Excerpted passage:
/---
Embedders#

Base Class#

class nemo_curator.image.embedders.ImageEmbedder( model_name: str, image_embedding_column: str, classifiers: Iterable[ImageClassifier], )#

An abstract base class for generating image embeddings.

Subclasses only need to define how a model is loaded and a dataset is read in from a tar file shard. This class handles distributing the tasks across workers and saving the metadata to the dataset. The embedding model must be able to fit onto a single GPU.

abstract load_dataset_shard( tar_path: str, ) → Iterable#

Loads images and metadata from a tarfile in the dataset.

Parameters:

tar_path (str) – The path to a tar file shard in the input WebDataset.

Returns:

An iterator over the dataset. Each iteration should produce: a tuple of (image, metadata) pairs. The batch of images will be passed directly to the model created by ImageEmbedder.load_embedding_model. The metadata must be a list of dictionaries. Each element of the list must correspond to the image in the batch at the same position. Each dictionary must contain a field that is the same as id_field in the dataset. This ID field in the metadata will be used to match the image to the its record in the metadata (Parquet) files.
\---
Extracted data:
/---
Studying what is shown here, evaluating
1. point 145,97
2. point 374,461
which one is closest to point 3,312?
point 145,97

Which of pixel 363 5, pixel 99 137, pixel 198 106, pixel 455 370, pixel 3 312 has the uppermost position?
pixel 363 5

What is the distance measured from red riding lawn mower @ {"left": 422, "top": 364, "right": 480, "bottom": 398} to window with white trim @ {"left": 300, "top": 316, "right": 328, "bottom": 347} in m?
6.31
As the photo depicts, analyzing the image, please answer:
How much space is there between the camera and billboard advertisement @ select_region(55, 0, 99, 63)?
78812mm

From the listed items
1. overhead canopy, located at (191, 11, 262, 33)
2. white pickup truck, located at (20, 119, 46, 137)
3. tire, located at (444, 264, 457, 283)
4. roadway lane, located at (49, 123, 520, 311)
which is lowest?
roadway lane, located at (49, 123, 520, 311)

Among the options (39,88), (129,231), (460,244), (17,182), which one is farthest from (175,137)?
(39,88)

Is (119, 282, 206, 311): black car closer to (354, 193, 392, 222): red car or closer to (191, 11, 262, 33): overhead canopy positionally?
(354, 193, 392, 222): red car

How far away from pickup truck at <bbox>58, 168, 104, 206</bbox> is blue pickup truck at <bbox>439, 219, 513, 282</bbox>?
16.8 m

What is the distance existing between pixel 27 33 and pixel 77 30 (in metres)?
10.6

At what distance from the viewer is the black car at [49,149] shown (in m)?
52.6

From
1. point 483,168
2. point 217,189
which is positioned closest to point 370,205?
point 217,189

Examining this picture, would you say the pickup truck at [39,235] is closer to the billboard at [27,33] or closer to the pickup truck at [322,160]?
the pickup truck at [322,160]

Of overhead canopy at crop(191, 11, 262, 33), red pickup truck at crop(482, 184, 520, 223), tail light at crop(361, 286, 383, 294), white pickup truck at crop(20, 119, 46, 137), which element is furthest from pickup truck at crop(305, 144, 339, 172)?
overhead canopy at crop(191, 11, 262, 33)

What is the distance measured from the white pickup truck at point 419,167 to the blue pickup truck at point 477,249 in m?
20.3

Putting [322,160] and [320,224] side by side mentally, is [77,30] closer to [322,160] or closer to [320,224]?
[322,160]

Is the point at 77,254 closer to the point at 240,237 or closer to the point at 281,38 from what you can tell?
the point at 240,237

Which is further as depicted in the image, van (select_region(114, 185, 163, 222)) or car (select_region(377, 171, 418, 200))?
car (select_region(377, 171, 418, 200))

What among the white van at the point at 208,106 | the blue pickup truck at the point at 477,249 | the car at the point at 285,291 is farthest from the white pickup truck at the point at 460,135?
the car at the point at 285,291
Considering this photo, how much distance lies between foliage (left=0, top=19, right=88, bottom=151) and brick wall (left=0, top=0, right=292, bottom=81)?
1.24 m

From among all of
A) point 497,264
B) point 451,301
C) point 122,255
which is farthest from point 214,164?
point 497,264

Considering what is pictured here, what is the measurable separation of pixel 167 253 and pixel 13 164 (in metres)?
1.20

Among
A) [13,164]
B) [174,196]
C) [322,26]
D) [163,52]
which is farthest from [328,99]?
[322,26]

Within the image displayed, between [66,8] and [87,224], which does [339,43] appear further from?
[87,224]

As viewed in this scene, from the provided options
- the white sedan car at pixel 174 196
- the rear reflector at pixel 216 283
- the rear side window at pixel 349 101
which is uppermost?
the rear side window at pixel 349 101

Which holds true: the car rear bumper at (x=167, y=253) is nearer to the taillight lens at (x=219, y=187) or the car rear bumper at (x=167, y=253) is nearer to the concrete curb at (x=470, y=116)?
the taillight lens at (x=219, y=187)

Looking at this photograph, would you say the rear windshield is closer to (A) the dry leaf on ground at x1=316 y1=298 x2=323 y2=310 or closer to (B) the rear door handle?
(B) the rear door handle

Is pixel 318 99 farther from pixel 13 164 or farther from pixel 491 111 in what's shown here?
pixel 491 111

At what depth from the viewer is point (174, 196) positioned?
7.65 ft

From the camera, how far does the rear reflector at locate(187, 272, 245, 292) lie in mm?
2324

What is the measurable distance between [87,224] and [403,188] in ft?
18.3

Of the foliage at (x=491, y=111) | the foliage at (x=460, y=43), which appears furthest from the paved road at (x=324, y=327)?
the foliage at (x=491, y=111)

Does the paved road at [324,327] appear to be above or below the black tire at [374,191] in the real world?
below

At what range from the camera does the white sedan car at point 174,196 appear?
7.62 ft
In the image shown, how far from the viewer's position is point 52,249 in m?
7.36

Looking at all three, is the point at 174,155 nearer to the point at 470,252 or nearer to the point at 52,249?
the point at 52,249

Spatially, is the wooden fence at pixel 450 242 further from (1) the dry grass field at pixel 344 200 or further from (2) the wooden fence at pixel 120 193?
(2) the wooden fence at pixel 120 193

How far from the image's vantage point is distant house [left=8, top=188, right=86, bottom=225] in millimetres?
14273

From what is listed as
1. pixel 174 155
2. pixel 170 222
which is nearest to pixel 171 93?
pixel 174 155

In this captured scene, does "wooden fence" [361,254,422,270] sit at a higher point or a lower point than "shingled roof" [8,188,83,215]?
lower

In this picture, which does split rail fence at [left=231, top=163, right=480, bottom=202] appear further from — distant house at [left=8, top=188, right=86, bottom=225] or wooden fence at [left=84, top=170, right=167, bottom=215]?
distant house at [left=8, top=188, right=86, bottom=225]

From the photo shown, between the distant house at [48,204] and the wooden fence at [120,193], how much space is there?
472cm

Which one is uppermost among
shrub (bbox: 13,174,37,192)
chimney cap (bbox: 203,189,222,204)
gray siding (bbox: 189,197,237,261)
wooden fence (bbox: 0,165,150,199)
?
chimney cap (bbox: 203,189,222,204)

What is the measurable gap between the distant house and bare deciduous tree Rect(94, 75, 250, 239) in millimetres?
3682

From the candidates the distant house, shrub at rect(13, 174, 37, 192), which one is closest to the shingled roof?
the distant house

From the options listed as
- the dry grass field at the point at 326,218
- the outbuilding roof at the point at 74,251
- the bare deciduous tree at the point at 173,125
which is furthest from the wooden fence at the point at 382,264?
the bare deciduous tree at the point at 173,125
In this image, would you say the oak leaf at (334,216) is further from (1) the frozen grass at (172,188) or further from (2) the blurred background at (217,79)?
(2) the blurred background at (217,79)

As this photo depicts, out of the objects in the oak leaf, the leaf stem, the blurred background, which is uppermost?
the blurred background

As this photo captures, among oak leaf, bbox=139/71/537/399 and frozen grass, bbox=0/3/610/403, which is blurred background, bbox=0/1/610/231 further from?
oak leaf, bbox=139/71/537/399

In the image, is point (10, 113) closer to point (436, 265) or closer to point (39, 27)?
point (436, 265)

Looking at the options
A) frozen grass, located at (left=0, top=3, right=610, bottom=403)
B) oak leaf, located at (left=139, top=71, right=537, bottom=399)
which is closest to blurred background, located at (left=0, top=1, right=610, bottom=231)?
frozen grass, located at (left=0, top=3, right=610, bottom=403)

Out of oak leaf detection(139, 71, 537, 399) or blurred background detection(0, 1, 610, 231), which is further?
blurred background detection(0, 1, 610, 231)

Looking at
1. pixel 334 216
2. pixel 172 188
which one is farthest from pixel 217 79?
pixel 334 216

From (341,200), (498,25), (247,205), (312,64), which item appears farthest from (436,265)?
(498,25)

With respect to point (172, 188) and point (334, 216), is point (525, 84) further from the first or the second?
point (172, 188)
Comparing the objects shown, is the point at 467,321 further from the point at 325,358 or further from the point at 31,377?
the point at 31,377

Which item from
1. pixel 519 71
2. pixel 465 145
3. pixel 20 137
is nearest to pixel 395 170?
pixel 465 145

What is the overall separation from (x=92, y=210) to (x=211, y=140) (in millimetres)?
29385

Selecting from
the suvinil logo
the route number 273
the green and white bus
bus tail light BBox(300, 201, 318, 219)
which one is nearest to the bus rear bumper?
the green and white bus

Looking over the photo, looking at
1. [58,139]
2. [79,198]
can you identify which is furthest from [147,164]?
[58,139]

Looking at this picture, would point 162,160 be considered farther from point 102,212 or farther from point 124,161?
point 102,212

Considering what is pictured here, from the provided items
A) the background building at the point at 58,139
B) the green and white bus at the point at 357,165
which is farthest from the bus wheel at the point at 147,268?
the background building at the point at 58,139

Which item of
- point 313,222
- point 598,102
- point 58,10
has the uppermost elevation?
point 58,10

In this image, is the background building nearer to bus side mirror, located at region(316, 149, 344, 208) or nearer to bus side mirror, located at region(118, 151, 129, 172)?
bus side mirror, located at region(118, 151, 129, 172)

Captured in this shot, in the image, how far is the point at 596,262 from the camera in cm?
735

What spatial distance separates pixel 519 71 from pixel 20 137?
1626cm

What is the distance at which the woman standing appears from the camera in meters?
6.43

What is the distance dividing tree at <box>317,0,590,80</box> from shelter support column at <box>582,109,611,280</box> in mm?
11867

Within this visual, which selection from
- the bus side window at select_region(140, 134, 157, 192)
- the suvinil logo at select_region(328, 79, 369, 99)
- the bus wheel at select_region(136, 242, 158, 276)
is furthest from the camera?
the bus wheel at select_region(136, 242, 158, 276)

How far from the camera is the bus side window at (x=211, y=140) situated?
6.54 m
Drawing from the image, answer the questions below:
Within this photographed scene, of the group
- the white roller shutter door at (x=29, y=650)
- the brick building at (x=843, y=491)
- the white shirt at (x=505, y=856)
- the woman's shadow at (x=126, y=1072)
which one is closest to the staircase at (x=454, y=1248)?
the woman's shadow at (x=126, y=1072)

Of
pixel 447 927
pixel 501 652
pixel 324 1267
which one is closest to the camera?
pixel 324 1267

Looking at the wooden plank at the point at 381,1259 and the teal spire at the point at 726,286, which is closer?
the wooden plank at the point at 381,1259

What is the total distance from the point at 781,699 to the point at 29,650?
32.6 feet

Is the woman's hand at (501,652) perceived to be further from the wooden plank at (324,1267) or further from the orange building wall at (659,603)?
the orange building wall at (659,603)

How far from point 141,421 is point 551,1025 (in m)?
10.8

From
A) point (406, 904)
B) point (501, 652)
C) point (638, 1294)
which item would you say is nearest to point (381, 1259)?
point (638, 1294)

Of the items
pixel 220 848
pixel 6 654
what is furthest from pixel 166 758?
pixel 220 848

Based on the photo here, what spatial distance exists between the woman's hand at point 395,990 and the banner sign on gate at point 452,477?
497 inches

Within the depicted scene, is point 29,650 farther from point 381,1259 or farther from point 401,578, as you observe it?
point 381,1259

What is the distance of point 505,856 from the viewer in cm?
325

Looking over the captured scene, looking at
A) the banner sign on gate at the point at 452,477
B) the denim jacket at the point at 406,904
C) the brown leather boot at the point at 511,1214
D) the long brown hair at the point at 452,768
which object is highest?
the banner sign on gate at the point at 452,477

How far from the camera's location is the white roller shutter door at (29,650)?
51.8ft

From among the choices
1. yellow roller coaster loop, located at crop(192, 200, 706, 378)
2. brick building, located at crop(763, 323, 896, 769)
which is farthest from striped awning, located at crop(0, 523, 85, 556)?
\---
Stated goal: Copy everything in the Embedders reference page from "tar_path (str) –" down to "metadata (Parquet) files.", renaming "batch" to "group" each time it occurs. Rely only on the Embedders reference page.

Exercise solution:
tar_path (str) – The path to a tar file shard in the input WebDataset.

Returns:

An iterator over the dataset. Each iteration should produce: a tuple of (image, metadata) pairs. The group of images will be passed directly to the model created by ImageEmbedder.load_embedding_model. The metadata must be a list of dictionaries. Each element of the list must correspond to the image in the group at the same position. Each dictionary must contain a field that is the same as id_field in the dataset. This ID field in the metadata will be used to match the image to the its record in the metadata (Parquet) files.